## THE PROBLEM
The answer must consist only of the lines from the line with "[camera trap, expert-labeled]" to the line with "common name: mouse", both included, exactly as they stand below.

## DATA
· · · ·

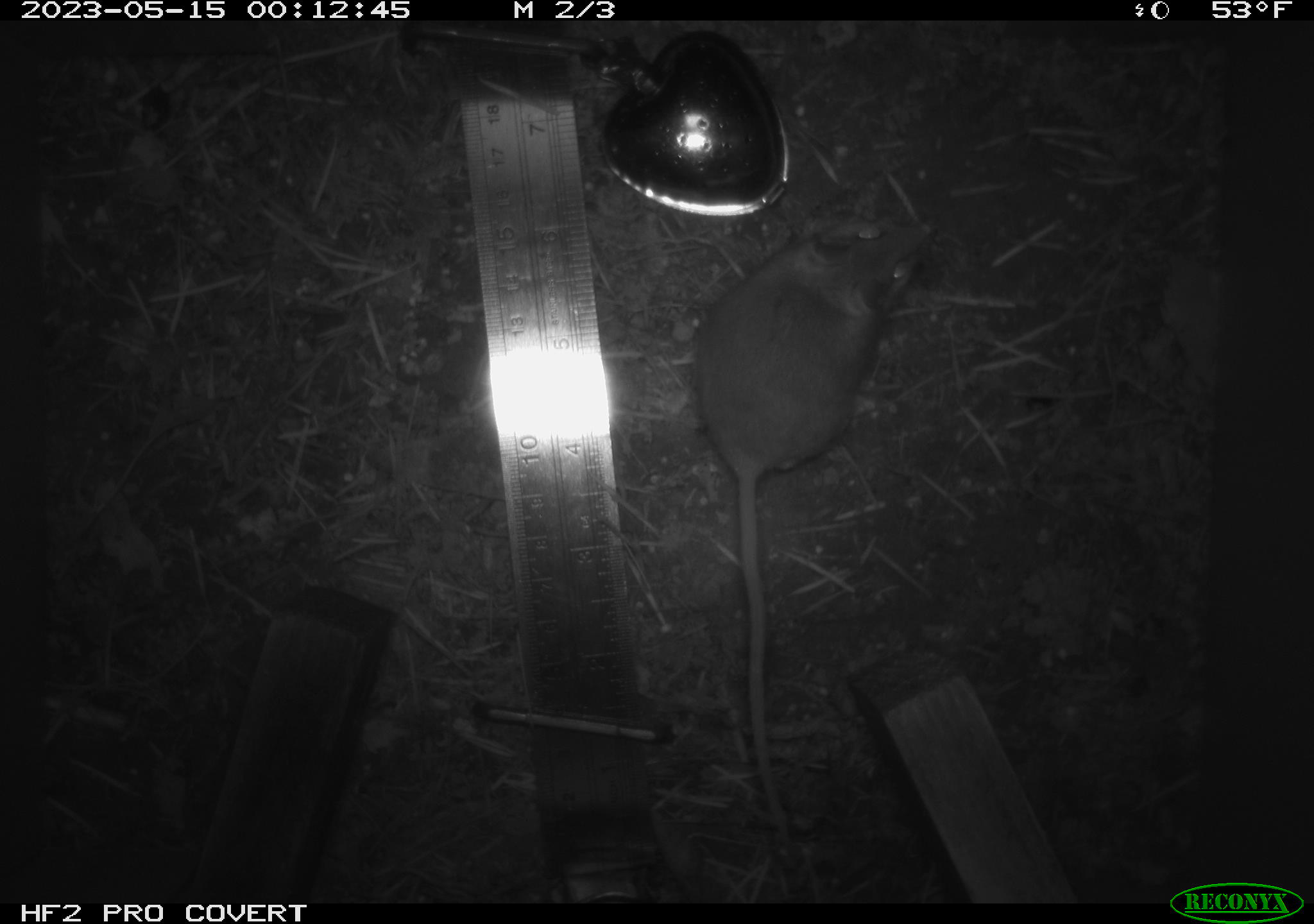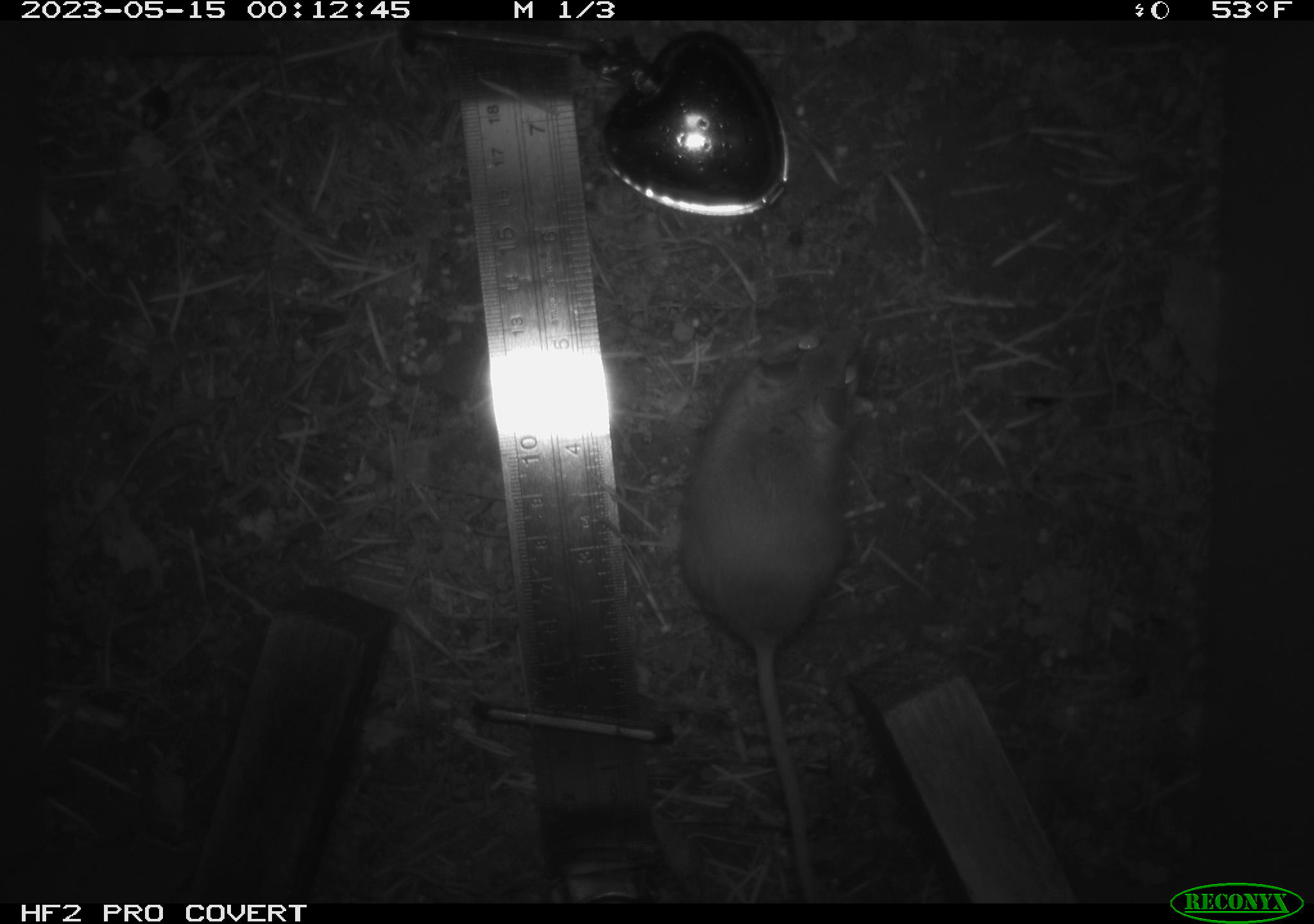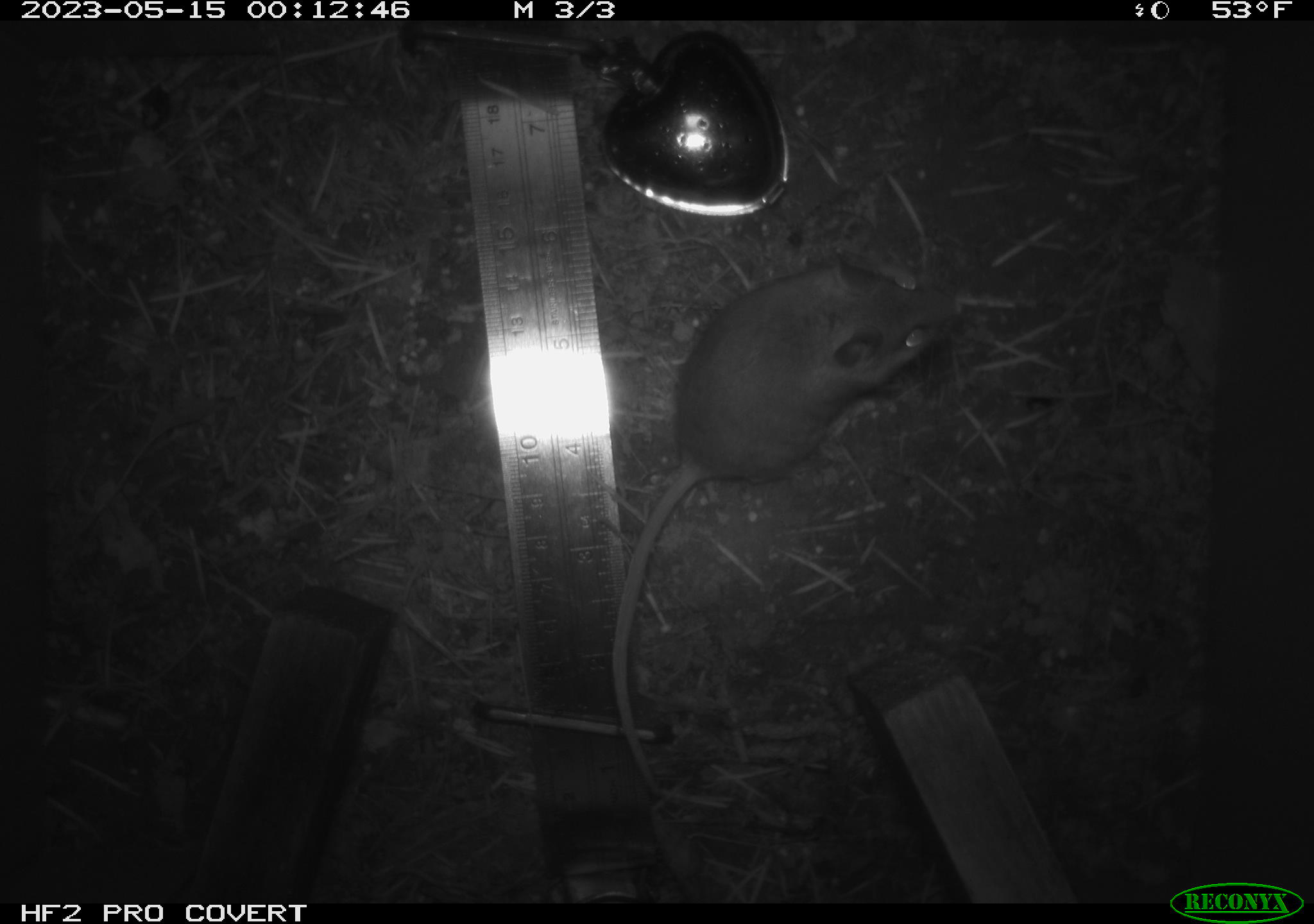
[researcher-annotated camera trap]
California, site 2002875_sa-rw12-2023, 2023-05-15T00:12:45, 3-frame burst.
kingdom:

· · · ·

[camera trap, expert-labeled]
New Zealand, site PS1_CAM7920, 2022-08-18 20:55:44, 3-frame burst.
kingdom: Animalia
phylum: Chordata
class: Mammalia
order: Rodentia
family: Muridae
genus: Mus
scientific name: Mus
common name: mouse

· · · ·

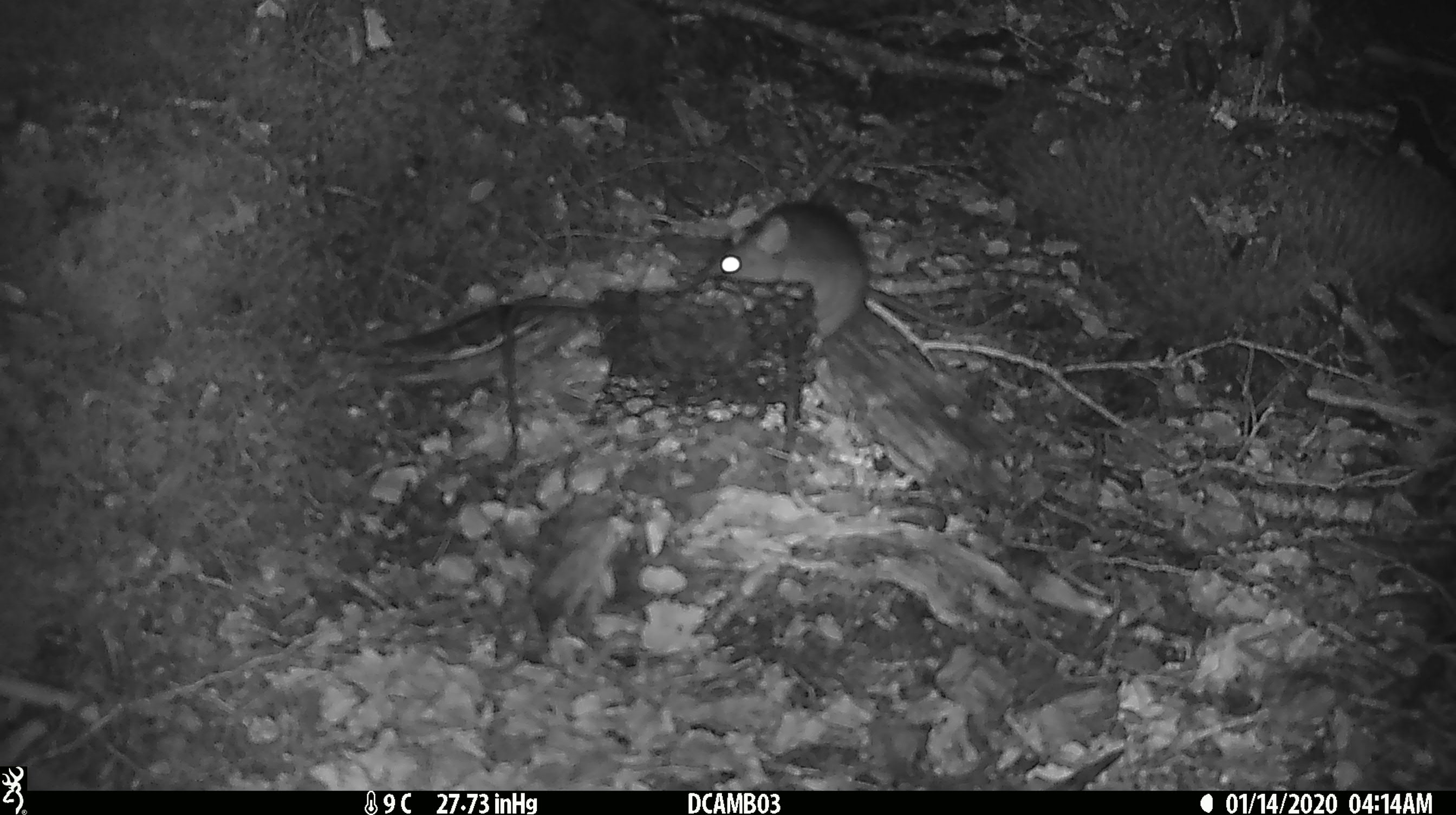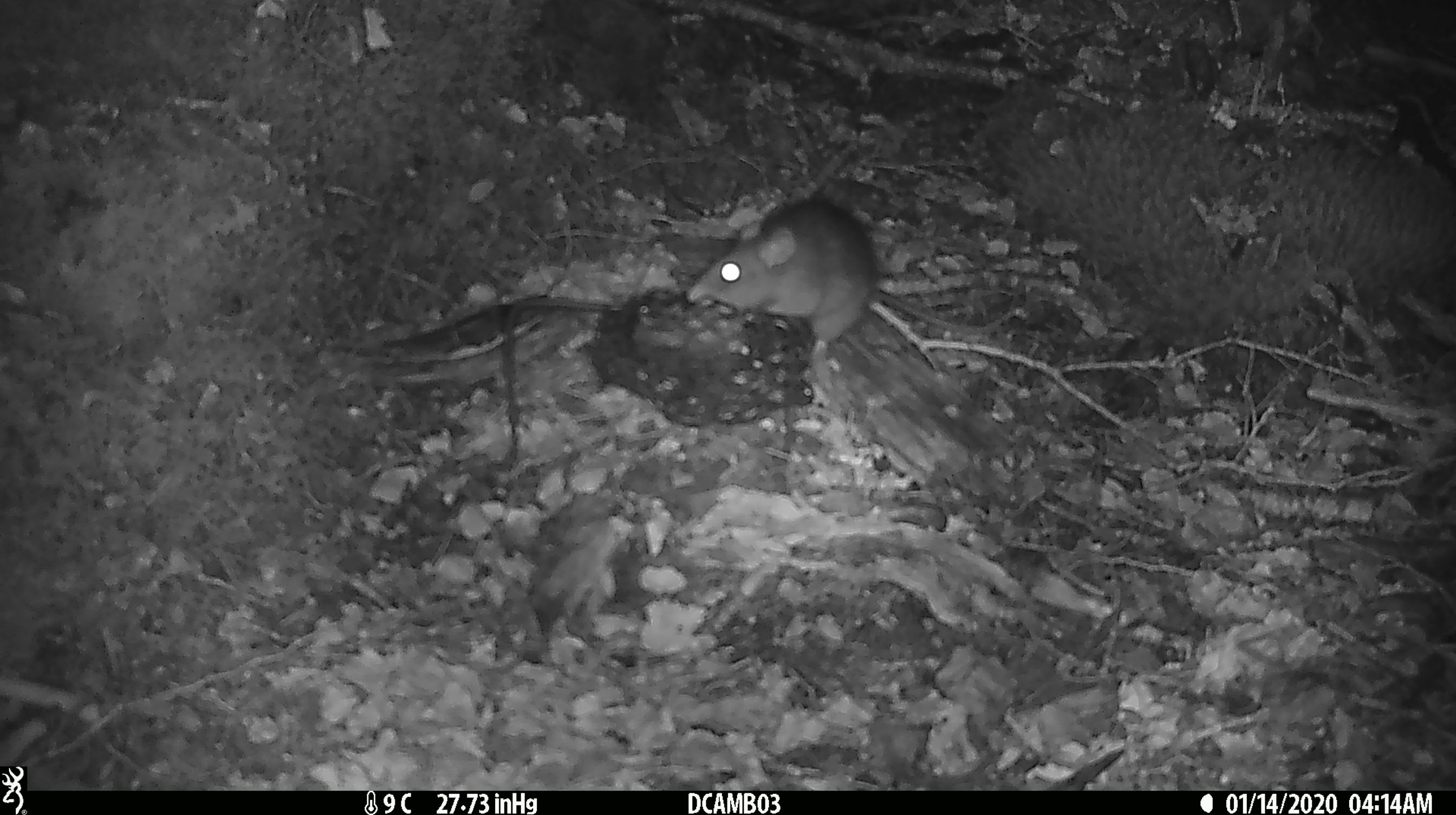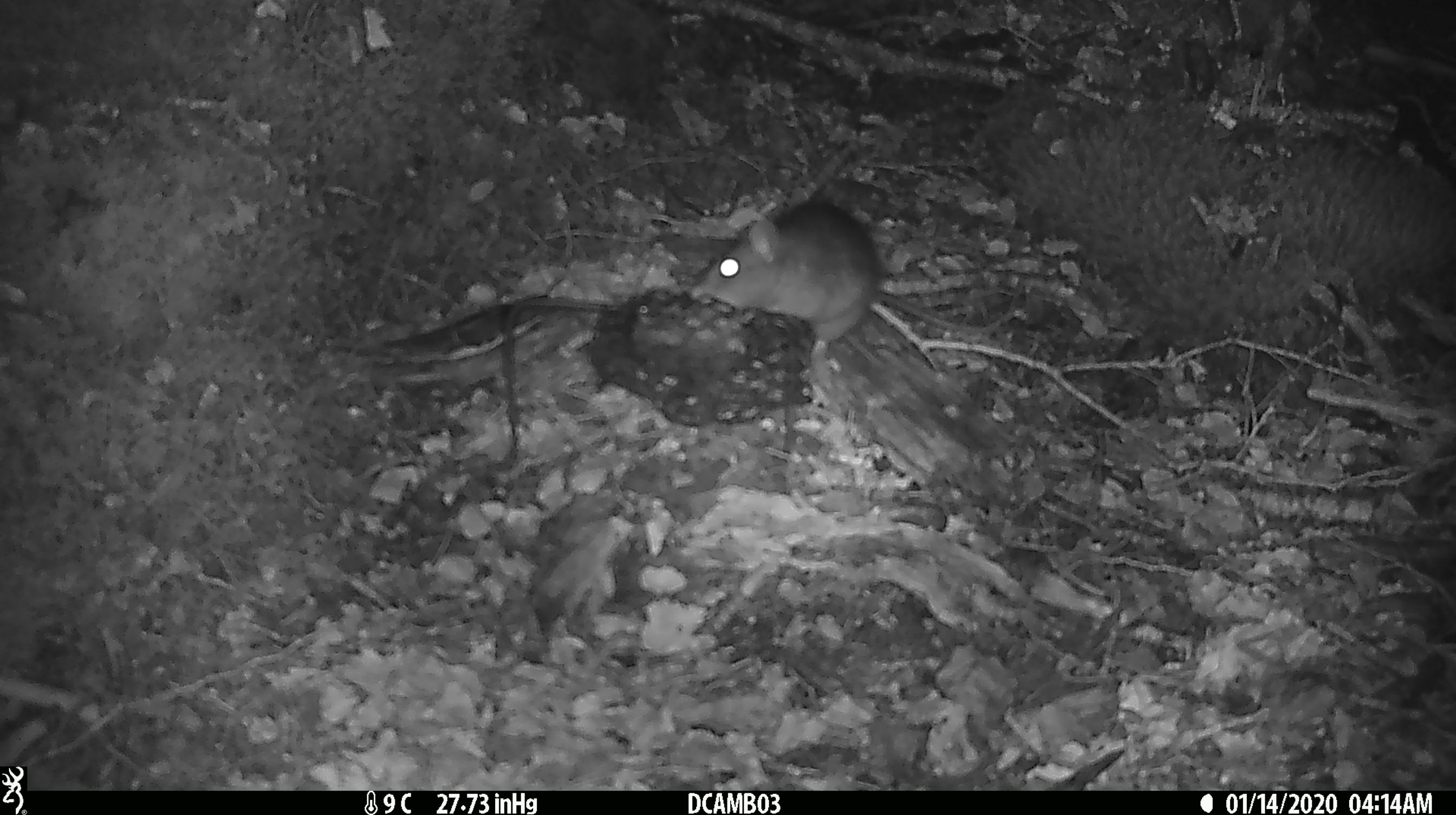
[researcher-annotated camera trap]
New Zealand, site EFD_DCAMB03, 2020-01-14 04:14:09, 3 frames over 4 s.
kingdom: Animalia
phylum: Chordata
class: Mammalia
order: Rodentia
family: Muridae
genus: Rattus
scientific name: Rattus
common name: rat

· · · ·

## EXERCISE ANSWER
[camera trap, expert-labeled]
New Zealand, site PS1_CAM7920, 2022-08-18 20:55:44, 3-frame burst.
kingdom: Animalia
phylum: Chordata
class: Mammalia
order: Rodentia
family: Muridae
genus: Mus
scientific name: Mus
common name: mouse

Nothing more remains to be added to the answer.